Skills, Not Chatbots: Building an Internal AI Plugin System for an Engineering Team

Most engineering organizations adopting AI right now have landed in the same place. The team installs Cursor or Claude Code, the senior engineers love it, the junior engineers love it differently, and after six months you have a productivity story that nobody can quantify and a quality story that nobody wants to talk about.

The teams I have seen actually move the needle did something else. They stopped treating AI as a chatbot that engineers consult, and started treating it as a structured part of the workflow. Specifically, they built a skill library: a collection of named, scoped, auditable procedures that the AI executes on behalf of the engineer, with hard gates between each step.

This is the story of one of those skill libraries. The client is a B2B SaaS company with roughly thirty engineers. Their codebase is a Rails monolith on the backend, four mobile and web clients on the frontend, and a half-dozen specialized services around the edges. Their tickets come in through Jira and merge through GitHub.

After a year of building skills against that stack, the team had moved from “we use AI assistants” to “AI is a structured part of how we ship.” Routine tickets stopped going through senior-engineer escalation. PR-time regressions declined visibly (we tracked them on a single dashboard). Throughput per engineer on routine ticket types improved in a way the team could feel but did not pretend to have a single clean number for. The wins were specific, not headline.

Here is what the skill library looks like, what survived, what we threw out, and the one architectural decision that matters more than all the others.

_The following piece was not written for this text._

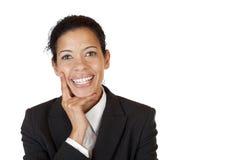 La donna sicura di sé di affari sorride felice fotografie stock libere da diritti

The architectural decision that matters more than all the others

Before the skill catalog, the prompt engineering, or the orchestration: every AI-generated change goes through an independent automated review before it can be opened as a PR. Not a linter pass. An actual review by a second AI agent that did not write the code, has not seen the chain of thought, and is instructed to be ruthless.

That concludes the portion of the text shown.